• **SET TASK**
Locate each line in the material below that contains the word "woman", and copy those lines out.

• **EXERCISE MATERIAL**
---

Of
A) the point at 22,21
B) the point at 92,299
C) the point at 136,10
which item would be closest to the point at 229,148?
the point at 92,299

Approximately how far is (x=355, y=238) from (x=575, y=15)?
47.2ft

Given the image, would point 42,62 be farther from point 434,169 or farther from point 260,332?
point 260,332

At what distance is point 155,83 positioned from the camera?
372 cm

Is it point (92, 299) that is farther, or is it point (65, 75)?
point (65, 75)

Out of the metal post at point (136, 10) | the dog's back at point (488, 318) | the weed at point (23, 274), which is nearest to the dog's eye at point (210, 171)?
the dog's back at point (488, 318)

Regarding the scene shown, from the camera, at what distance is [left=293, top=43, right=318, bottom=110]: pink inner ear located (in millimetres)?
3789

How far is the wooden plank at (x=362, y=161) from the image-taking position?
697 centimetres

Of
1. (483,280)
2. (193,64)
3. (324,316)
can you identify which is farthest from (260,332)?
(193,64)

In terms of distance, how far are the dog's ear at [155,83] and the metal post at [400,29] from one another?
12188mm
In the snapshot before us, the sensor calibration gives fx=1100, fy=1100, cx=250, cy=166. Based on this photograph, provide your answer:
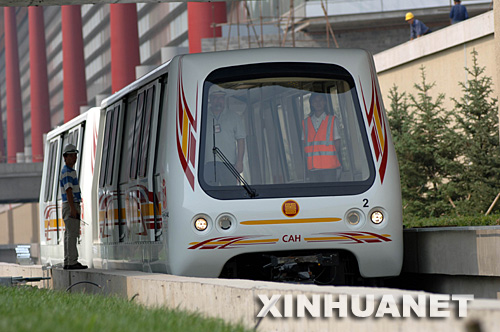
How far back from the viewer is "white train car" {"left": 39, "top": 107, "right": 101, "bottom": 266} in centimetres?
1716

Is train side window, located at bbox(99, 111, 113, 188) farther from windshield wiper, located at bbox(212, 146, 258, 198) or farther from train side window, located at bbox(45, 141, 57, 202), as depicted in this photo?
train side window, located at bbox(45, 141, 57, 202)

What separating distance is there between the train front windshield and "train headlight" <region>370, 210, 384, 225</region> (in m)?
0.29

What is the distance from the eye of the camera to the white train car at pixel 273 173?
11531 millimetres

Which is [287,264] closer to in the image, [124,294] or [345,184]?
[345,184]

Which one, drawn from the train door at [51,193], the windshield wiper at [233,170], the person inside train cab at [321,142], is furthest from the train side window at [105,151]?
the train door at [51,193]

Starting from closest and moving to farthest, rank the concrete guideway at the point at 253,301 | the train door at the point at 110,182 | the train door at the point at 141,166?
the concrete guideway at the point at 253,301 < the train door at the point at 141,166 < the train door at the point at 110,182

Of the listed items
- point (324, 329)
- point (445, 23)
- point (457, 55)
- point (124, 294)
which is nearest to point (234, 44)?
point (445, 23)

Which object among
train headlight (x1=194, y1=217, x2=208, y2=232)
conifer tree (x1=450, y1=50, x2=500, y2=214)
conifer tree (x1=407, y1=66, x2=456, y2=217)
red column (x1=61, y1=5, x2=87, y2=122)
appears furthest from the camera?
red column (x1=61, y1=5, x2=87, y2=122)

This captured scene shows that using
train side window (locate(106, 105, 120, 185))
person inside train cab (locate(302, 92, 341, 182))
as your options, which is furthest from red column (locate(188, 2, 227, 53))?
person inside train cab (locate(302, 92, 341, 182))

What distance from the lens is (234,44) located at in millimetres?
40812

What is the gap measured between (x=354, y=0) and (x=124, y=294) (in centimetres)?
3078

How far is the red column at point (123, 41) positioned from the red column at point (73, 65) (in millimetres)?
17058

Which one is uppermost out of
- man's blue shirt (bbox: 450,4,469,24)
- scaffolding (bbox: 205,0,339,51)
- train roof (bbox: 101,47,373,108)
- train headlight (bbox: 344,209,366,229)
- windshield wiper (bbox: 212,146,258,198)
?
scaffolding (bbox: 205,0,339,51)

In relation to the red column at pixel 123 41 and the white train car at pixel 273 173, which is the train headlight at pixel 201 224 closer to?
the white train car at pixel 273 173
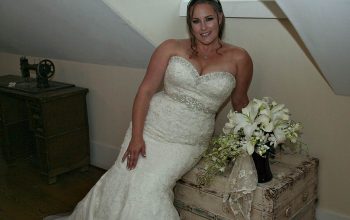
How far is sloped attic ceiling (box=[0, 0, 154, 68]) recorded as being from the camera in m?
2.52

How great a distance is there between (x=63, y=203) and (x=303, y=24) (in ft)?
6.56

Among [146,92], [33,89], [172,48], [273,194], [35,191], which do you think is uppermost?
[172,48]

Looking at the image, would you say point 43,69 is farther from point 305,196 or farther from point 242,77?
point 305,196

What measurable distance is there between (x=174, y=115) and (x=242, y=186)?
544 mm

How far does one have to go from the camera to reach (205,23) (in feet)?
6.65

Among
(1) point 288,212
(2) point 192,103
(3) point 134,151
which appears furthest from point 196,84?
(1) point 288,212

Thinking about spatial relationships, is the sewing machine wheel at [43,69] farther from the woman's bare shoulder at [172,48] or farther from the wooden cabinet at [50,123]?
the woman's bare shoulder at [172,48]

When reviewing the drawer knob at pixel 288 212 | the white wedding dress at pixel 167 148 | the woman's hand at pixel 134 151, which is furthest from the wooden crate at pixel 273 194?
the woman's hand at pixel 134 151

---

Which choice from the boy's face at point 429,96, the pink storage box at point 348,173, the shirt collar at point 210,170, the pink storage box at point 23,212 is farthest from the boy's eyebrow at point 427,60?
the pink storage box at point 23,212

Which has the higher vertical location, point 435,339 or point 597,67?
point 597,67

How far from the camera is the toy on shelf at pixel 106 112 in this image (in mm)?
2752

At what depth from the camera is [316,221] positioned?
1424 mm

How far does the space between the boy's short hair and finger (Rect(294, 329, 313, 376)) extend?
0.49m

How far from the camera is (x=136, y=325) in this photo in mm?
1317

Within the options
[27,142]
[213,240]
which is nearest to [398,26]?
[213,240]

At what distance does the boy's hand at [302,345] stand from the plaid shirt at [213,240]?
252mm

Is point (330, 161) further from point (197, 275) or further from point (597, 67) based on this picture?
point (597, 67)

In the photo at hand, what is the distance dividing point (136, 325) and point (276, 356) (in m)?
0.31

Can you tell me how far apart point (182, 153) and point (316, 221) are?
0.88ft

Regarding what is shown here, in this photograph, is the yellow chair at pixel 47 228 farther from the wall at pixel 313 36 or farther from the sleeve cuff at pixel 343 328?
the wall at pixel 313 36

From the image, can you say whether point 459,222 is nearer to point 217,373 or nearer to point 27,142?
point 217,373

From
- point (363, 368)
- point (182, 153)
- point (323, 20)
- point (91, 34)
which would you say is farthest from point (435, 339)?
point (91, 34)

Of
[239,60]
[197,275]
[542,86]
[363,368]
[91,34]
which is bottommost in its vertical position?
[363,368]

---

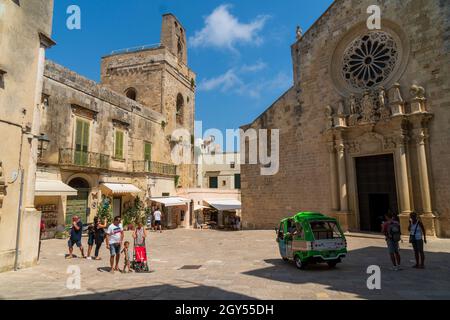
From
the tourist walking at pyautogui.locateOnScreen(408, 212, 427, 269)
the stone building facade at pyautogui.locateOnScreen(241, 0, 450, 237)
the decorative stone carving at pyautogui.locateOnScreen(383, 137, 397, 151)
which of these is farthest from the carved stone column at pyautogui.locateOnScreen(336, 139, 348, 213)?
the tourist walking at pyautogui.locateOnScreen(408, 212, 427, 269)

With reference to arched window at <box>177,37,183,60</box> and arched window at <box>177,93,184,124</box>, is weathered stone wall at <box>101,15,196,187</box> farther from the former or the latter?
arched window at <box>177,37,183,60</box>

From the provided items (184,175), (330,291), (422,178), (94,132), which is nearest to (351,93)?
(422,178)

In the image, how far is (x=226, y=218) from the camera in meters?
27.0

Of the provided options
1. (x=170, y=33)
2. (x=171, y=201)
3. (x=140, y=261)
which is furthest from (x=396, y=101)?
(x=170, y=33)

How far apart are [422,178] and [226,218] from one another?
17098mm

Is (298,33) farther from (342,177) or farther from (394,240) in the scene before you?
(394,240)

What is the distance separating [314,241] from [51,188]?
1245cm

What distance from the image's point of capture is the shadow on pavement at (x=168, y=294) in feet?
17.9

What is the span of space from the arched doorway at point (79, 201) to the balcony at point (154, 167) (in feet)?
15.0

---

• **OUTPUT OF THE TASK**
Thinking about spatial relationships, is the sewing machine wheel at [43,69] farther from the woman's bare shoulder at [172,48] or farther from the wooden cabinet at [50,123]?
the woman's bare shoulder at [172,48]
When reviewing the drawer knob at pixel 288 212 | the white wedding dress at pixel 167 148 | the woman's hand at pixel 134 151, which is furthest from the wooden crate at pixel 273 194?
the woman's hand at pixel 134 151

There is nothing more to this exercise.